1. Orion Pictures originally developed the adaptation of the classic 1964 TV series, as they had the rights to the show at the time. But Orion was struggling financially, so Paramount stepped in with funds to complete the film and scored North America distribution, too, as a result. But Orion kept international rights, which now belong to MGM after they purchased Orion. (Everybody got all that?)
2. The film is the feature directorial debut of cinematographer Barry Sonnenfeld ("Miller's Crossing"). He would go on to direct all three "Men in Black" films.
3. Sonnenfeld shot most of the film where the TV show used to shoot -- Stage 3/8 at Hollywood Center Studios in Los Angeles.
4. Angelica Houston, who plays matriarch Morticia, was surprised when she got the role. She expected the part would go to someone like Cher.
5. When Houston got the role, according to her autobiography, she "was looking for a template on which to base Morticia Addams, a key to giving this potentially cartoon character some humanity." She decided to base aspects of her performance on friend and model Jerry Hall. Houston felt that Hall's "kind, gentle disposition and utter devotion to her children would lend some warmth to Morticia's chilly, unflappable nature."
6. The final film resolves the issue of whether or not Fester is an imposter, but that was not the director's original intent. In a 2012 interview with Vulture, Sonnenfeld revealed that the principal cast did not like the idea of keeping Fester's fate ambiguous.

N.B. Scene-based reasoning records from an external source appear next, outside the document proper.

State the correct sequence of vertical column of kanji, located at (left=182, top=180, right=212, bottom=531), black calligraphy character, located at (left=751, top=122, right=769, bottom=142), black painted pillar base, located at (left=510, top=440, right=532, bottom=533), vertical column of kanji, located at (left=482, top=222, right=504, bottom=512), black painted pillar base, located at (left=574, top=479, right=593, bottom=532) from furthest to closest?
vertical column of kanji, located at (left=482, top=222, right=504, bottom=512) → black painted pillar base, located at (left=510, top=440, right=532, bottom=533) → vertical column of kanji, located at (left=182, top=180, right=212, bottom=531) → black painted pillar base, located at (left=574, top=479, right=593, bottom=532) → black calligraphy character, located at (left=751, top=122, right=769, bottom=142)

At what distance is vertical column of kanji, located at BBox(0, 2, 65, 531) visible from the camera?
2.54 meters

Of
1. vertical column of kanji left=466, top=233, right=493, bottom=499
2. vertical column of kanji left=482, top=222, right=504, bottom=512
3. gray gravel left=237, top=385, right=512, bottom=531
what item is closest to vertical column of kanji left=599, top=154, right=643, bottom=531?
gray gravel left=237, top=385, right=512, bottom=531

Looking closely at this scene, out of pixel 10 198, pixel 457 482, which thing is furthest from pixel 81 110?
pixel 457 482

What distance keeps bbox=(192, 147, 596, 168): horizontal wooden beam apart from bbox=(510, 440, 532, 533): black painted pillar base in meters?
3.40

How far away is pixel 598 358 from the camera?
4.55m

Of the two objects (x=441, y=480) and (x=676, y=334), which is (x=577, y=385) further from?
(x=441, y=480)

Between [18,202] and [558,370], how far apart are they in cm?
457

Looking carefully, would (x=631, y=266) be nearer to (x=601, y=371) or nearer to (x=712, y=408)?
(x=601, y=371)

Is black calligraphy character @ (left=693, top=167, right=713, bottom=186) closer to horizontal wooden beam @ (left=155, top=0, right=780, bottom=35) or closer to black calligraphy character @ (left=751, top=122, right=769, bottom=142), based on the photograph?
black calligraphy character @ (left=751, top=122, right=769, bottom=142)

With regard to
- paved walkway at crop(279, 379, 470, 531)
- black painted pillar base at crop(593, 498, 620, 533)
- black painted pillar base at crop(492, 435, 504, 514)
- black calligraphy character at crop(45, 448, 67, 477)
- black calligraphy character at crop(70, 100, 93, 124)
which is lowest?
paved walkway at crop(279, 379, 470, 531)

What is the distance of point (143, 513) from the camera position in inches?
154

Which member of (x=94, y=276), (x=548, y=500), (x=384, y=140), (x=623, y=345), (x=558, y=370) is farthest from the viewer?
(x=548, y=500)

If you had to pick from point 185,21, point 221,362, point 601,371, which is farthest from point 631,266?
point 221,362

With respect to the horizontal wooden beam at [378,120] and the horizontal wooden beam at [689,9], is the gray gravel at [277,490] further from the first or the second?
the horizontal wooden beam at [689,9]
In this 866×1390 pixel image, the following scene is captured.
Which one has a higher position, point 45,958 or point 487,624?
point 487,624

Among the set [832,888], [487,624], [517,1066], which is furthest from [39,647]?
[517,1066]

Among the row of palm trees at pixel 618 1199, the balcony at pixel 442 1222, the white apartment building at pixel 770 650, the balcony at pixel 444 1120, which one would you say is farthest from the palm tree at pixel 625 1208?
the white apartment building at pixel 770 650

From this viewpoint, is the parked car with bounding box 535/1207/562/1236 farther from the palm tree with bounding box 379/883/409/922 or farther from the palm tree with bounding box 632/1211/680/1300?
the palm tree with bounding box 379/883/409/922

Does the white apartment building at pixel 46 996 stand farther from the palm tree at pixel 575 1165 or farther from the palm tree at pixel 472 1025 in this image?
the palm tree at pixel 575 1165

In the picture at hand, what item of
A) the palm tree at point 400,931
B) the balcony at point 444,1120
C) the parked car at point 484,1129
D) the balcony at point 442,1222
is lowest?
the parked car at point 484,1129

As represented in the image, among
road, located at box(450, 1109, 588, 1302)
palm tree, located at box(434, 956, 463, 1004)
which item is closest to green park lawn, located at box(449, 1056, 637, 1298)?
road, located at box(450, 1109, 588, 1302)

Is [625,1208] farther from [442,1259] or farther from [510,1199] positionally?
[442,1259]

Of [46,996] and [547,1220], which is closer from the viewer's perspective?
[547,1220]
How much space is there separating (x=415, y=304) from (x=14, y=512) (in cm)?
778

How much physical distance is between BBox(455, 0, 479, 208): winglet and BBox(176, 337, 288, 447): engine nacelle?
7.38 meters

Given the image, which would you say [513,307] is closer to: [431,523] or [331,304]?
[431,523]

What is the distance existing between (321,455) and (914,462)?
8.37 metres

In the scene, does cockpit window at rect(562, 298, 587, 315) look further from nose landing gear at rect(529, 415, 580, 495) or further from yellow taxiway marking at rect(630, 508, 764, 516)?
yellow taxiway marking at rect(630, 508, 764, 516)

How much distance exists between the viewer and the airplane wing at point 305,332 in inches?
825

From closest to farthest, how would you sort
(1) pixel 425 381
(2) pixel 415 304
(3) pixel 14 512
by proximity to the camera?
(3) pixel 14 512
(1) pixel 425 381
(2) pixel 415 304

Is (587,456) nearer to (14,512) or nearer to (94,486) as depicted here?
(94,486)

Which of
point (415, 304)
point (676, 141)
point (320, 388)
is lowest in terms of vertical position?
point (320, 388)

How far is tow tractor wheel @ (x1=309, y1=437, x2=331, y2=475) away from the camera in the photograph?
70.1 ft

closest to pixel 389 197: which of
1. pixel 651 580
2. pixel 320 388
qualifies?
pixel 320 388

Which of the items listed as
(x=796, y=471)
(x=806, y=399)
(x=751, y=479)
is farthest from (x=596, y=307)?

"Two weeks before we started shooting," the director recalled, "when we started rehearsing with all the actors, all the actors rebelled, because the movie Scott Rudin and I were going to shoot had this thing where Fester was perhaps an imposter, but you were never sure if he really was or not. But on the day we started to rehearse, and I remember this really fondly, the spokesperson that all the other actors chose to speak on their behalf was a 10-year-old Christina Ricci. And she gave this really impassioned plea that Fester shouldn't be an imposter." The director also acknowledged that his cast was right -- "it was the better way to go." (Christopher Lloyd, who played Fester, was the only actor who didn't care.)
7. Not everyone was a fan of Gomez and Fester's "Mamushka" dance number. The full version was cut from the film following -- what else? -- a test screening complaint that the bit stalled the movie's pacing.
8. On a $30 million budget, "Addams Family" was a hit -- earning $191 million at the box office. Despite being a hit that was somewhat well-received by critics, Roger Ebert gave film two out of four stars. He argued that the movie's chuckle-inducing moments "don't add up to much."
9. The film was a hit in arcades, too. The pinball machine (above) based on the movie, released in March 1992, is the bestselling pinball machine of all time.
10. Legal troubles plagued the film after its release. David Levy, producer of the original TV series, sued Paramount, claiming that elements of the film were taken from his ideas in the show -- and were not based on the Charles Addams cartoons. Levy cited Fester's lightbulb trick, the characters of Thing and Cousin Itt, and Gomez's love of toy trains among his ideas the movie borrowed. The lawsuit was later settled out of court.
11. It opened opposite some then-fierce competition: "An American Tail: Fievel Goes West" and Disney's "Beauty and the Beast." It opened in the top spot and stayed there for two weeks.